Viddui is our tradition’s acknowledgement of human frailty. In the eyes of our tradition it is inevitable that we will, in the course of living our lives, fail in one, and often more ways. Our communal confession pushes us to consider our sense of purpose, our place in the human moral drama of life.

 

Do you remember those quieter moments, the ones before the din of those competing Zoom meetings or home schooling, when allowed ourselves to turn inward and face our hearts and souls, our lives as individuals.

 

While it may be more challenging now, we are still called to check our internal moral compass.

 

With each High Holy Day season, we promise to make adjustments that will play an important role as we steer ourselves into and through the New Year for which we pray we will be inscribed in the Book of Life.

 

Then we charge back out into the fray of daily life. But now times are dramatically different.

 

 

On this day, in the middle of the worst pandemic in over a hundred years, when we have all faced an existential threat and existential challenges, we should ask ourselves these existential questions: What is my intention for the year ahead? Will I focus only on my resume values?

### What the exercise asks
Resume the reflection on Viddui and the High Holy Days, picking up right after its final sentence. The lines that come next have no connection to the reflection on Viddui.

### Data provided

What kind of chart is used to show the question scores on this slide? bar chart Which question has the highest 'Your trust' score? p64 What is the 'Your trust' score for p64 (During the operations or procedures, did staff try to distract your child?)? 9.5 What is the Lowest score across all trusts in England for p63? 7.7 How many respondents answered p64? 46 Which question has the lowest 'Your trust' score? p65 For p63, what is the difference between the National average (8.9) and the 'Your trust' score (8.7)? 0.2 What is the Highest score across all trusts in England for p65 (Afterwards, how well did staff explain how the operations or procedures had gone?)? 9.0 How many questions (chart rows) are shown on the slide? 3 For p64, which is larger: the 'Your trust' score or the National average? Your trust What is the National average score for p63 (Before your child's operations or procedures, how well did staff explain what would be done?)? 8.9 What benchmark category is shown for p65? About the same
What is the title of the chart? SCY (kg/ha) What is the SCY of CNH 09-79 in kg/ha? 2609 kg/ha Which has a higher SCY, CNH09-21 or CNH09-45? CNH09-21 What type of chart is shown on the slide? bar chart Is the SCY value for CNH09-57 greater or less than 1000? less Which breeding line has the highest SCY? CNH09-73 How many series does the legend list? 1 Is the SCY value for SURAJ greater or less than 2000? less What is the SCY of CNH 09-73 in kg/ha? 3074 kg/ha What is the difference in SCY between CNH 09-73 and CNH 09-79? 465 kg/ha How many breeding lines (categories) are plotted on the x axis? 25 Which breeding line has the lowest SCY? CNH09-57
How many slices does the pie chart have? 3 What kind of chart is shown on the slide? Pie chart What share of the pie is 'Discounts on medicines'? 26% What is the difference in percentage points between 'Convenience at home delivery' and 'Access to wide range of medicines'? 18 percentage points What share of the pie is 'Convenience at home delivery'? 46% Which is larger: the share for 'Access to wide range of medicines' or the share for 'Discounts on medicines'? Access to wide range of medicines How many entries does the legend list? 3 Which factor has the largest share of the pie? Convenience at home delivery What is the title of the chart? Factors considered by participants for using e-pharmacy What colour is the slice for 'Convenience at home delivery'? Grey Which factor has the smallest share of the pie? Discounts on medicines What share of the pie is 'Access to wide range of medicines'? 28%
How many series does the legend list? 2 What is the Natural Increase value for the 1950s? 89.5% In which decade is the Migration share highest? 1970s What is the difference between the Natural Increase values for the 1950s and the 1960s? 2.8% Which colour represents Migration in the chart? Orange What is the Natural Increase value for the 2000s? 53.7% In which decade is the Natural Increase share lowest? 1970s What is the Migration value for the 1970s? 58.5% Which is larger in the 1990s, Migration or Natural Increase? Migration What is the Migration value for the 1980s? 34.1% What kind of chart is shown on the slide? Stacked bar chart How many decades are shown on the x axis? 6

### Task result
 

Will I also think and act in regard to my eulogy values? Am I only working on Adam I or can I also set as a goal, work on my Adam II side?

 

Brooks admits that he wrote the book as an act of challenging himself as he is not sure he can follow the path of character.

 

By sharing his act of self-reflection, I believe he has offered us a model and given us all a framework with which to engage ourselves in this significant act of self-examination.

 

As we log off today and next week after that final tekiah gedolah, that last great blast of the shofar, and into the New Year, we can choose the ways in which we will each continue the process of reflection and course correction.

 

One final notion David Brooks presents is what he calls a “Crooked timber” approach to life. He brings this notion from a teaching of philosopher Immanuel Kant who wrote, “Out of the crooked timber of humanity, no straight thing was ever made.”

 

Brooks uses this notion of “crooked timber” to reflect what he terms a “moral realist’s” approach to the reality that we are all flawed. “Character,” writes Brooks, “is built in the struggle against [our] own weaknesses.” A “crooked timber” approach to life does not excuse failings.

 

It acknowledges that we are, all of us, to varying degrees weak, foolish, and sometimes “just plain inexplicable.” Living as “crooked timber” is acknowledging and accepting that we are, each of us, in some way broken.

 

And right now, who doesn’t feel that way to one degree or another?

 

Our Adam II side asks us to approach this brokenness and the struggle to perfect ourselves and to repair what is broken which can lead us to a strengthening our character.

 

It can help us strike the appropriate balance between resume and eulogy virtues; between our Adam I and our Adam II side.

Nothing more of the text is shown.